INSTRUCTIONS TO FOLLOW
What does the Eltek earnings call transcript below say from "Operator: Ladies and" up to and including "public disclosure filings."? Output that passage word for word.

TEXT BLOCK
Eltek Ltd. (NASDAQ:ELTK) Q1 2023 Earnings Call Transcript May 18, 2023

Eltek Ltd. misses on earnings expectations. Reported EPS is $0.11 EPS, expectations were $0.13.

Operator: Ladies and gentlemen, thank you for standing by. Welcome to the Eltek Limited 2023 First Quarter Financial Results Conference Call. All participants are at present in a listen-only mode. Following management’s formal presentation, instructions will be given for the question-and-answer session. . As a reminder, this conference is being recorded. Before I turn the call over to Mr. Eli Yaffe, Chief Executive Officer and Ron Freund, Chief Financial Officer. I’d like to remind you that they will be referring to forward looking information in today’s presentation and in the Q&A. By its nature, this information contains forecasts, assumptions and expectations about future outcomes, which are subject to the risks and uncertainties outlined here and discussed more fully in Eltek’s public disclosure filings.

DATA SHOWN
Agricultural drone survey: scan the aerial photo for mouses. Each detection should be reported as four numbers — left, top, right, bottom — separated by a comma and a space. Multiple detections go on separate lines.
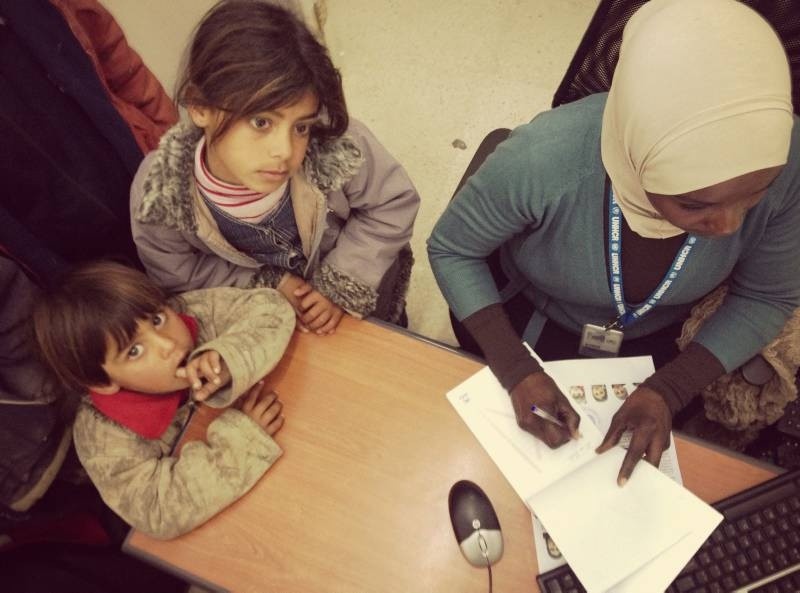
448, 481, 503, 567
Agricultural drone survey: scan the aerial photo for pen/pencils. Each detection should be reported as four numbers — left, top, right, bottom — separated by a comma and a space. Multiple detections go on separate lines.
531, 405, 582, 438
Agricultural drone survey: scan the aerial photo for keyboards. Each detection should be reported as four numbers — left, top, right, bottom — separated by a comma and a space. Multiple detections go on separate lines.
534, 467, 800, 593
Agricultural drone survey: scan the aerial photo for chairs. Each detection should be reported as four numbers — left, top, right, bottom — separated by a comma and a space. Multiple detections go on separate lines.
447, 0, 800, 432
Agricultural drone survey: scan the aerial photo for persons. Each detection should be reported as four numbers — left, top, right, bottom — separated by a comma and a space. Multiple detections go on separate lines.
569, 384, 628, 401
130, 0, 421, 337
0, 0, 181, 514
33, 259, 295, 542
425, 0, 800, 487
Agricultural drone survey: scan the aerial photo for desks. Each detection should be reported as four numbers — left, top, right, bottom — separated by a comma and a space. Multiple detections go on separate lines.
122, 313, 786, 593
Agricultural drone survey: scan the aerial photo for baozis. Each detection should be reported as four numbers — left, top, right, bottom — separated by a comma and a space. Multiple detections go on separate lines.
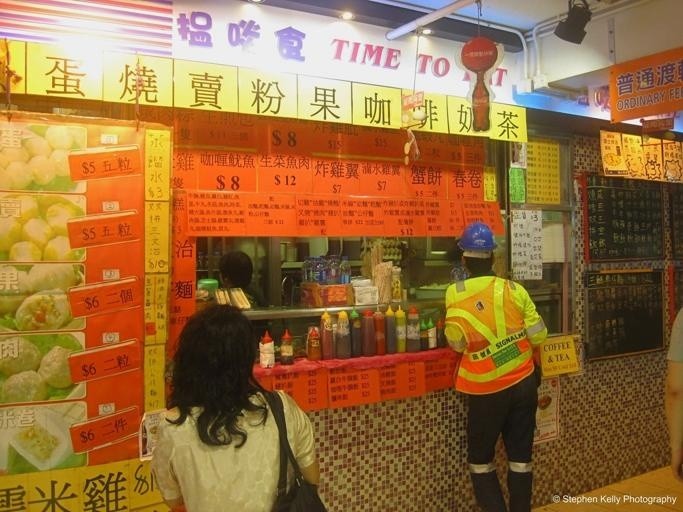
0, 125, 77, 402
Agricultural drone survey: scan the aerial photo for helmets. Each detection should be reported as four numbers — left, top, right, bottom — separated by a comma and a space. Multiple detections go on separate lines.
457, 221, 499, 259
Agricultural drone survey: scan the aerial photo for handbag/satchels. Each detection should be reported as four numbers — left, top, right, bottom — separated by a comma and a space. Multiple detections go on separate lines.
259, 388, 328, 511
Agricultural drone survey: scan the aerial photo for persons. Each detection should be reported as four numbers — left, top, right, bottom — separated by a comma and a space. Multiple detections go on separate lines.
663, 305, 683, 489
441, 221, 549, 512
148, 305, 321, 512
210, 250, 258, 308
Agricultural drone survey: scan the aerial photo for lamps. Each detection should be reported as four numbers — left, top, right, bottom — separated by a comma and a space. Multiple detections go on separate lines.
553, 0, 594, 44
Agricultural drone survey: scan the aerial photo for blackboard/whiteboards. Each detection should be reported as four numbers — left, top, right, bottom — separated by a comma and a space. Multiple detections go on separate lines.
582, 171, 683, 362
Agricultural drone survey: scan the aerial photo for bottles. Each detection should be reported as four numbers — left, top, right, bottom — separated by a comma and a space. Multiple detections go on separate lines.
471, 78, 493, 132
303, 254, 352, 284
260, 305, 447, 370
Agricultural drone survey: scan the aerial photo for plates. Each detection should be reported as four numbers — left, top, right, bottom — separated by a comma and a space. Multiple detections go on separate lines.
8, 415, 68, 471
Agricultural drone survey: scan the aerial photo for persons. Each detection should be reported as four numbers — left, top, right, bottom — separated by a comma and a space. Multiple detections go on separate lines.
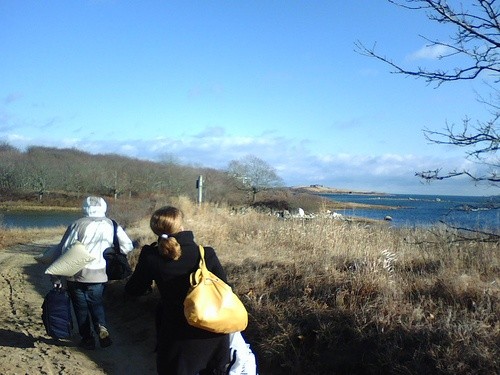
125, 206, 230, 375
62, 196, 134, 349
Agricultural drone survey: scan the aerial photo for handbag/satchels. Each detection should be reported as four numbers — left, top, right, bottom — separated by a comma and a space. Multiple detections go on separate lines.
102, 220, 132, 281
40, 282, 74, 344
224, 330, 257, 375
183, 245, 250, 336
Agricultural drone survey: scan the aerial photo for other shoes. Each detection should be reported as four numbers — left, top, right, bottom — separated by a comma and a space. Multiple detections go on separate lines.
96, 324, 112, 347
78, 336, 96, 350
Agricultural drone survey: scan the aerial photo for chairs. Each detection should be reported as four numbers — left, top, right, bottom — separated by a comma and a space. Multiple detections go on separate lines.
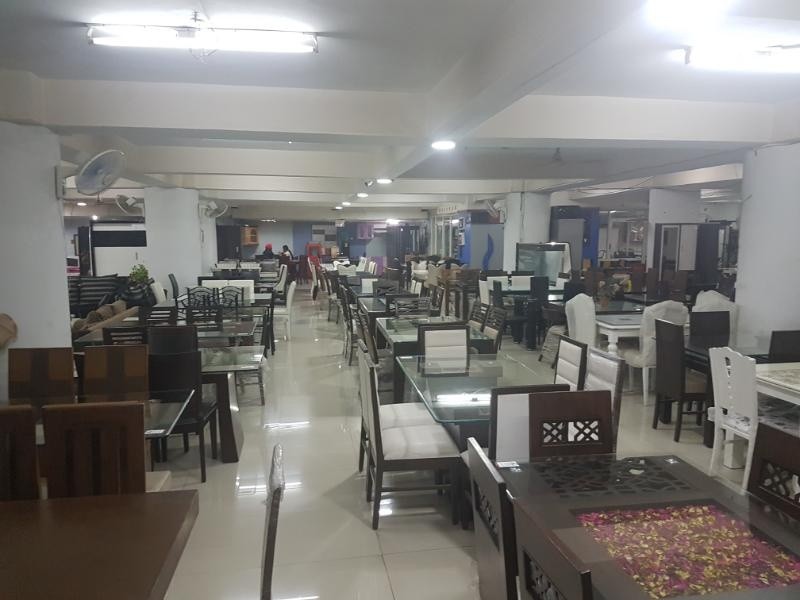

THE REPLY
Operator: Ladies and gentlemen, thank you for standing by. Welcome to the Eltek Limited 2023 First Quarter Financial Results Conference Call. All participants are at present in a listen-only mode. Following management’s formal presentation, instructions will be given for the question-and-answer session. . As a reminder, this conference is being recorded. Before I turn the call over to Mr. Eli Yaffe, Chief Executive Officer and Ron Freund, Chief Financial Officer. I’d like to remind you that they will be referring to forward looking information in today’s presentation and in the Q&A. By its nature, this information contains forecasts, assumptions and expectations about future outcomes, which are subject to the risks and uncertainties outlined here and discussed more fully in Eltek’s public disclosure filings.